Com as devidas adaptações e licenças poéticas à letra da música Mulheres, interpretada por Martinho
da Vila, a exigente dona bola já teve parceiros eleitos melhores do mundo de todas as cores, de várias idades e de muitos amores. Com uns até certo tempo ficou. Para outros, apenas um pouco se deu. Madame bola já teve craques do tipo atrevido, do tipo acanhado, do tipo vivido. Gênios cabeças e desequilibrados. Astros confusos, de guerra e de paz. Mas nenhum deles fez a senhorita pelota tão feliz como Edson Arantes do Nascimento, o Rei Pelé, fez durante 82 anos com apenas três camisas: Santos, New York Cosmos e Seleção Brasileira.

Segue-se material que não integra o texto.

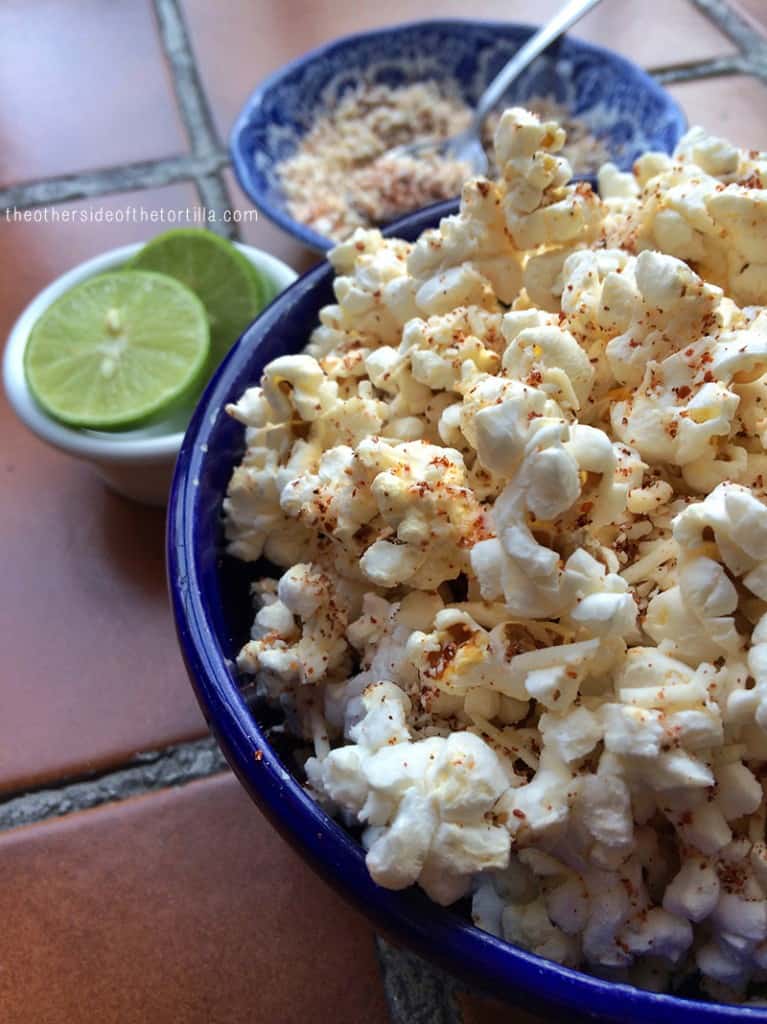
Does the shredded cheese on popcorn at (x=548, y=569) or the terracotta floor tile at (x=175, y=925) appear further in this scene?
the terracotta floor tile at (x=175, y=925)

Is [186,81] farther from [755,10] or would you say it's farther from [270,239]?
[755,10]

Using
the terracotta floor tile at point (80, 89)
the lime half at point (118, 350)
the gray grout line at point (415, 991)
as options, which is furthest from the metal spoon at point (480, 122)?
the gray grout line at point (415, 991)

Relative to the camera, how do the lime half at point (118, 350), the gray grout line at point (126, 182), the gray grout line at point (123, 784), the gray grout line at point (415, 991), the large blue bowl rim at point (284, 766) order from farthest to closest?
the gray grout line at point (126, 182), the lime half at point (118, 350), the gray grout line at point (123, 784), the gray grout line at point (415, 991), the large blue bowl rim at point (284, 766)

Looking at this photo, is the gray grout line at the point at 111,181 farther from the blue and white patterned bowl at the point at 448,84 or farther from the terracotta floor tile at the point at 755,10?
the terracotta floor tile at the point at 755,10

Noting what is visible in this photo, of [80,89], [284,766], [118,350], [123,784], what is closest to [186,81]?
[80,89]

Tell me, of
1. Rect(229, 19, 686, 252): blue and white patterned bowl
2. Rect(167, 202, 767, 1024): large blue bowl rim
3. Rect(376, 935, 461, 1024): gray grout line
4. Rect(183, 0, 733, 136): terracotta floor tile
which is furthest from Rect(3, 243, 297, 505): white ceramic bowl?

Nascido em 23 de outubro de 1940, o mineiro de Três Corações estreou como jogador profissional no feriado do Dia da Independência, em 1956, contra o Corinthians de Santo André (SP). Coincidentemente, naquele ano, a revista France Football inaugurava o prêmio mais tradicional. O inglês Stanley Matthews, do Blackpool, conquistava o Ballon d’Or (Bola de Ouro) — restrito a jogadores em atividade na Europa até 1994. Mais tarde, em 1991, surgiu o Fifa Player of The Year da Fifa, rebatizado Fifa The Best.
Levantamento do Correio mostra que, da estreia de Pelé no futebol até hoje, 47 jogadores diferentes
conquistaram a Bola de Ouro e/ou a estatueta da Fifa. Outros dois ganharam o prêmio em caráter especial: Maradona, que atuou na Europa por Barcelona, Napoli e Sevilla; e Pelé, fiel ao Santos e depois ao Cosmos, nos EUA. Uma revisão deu ao Rei sete troféus, em 2014.
Mal sabiam os criadores das diferentes e badaladas distinções que Edson Arantes do Nascimento nasceu para ser hors concours. Enquanto os vencedores em série se achavam reis nos limites geográficos da Europa, Pelé deixava o mundo aos pés dele com as conquistas de três Copas (1958, 1962 e 1970), duas Copas Intercontinentais, duas Libertadores e 1.283 gols.
Em 19 de novembro de 1969, a Terra parou para testemunhar o milésimo gol da majestade. O reconhecimento ao mandato infinito do Rei que não abdica partiu de vários príncipes melhores do mundo.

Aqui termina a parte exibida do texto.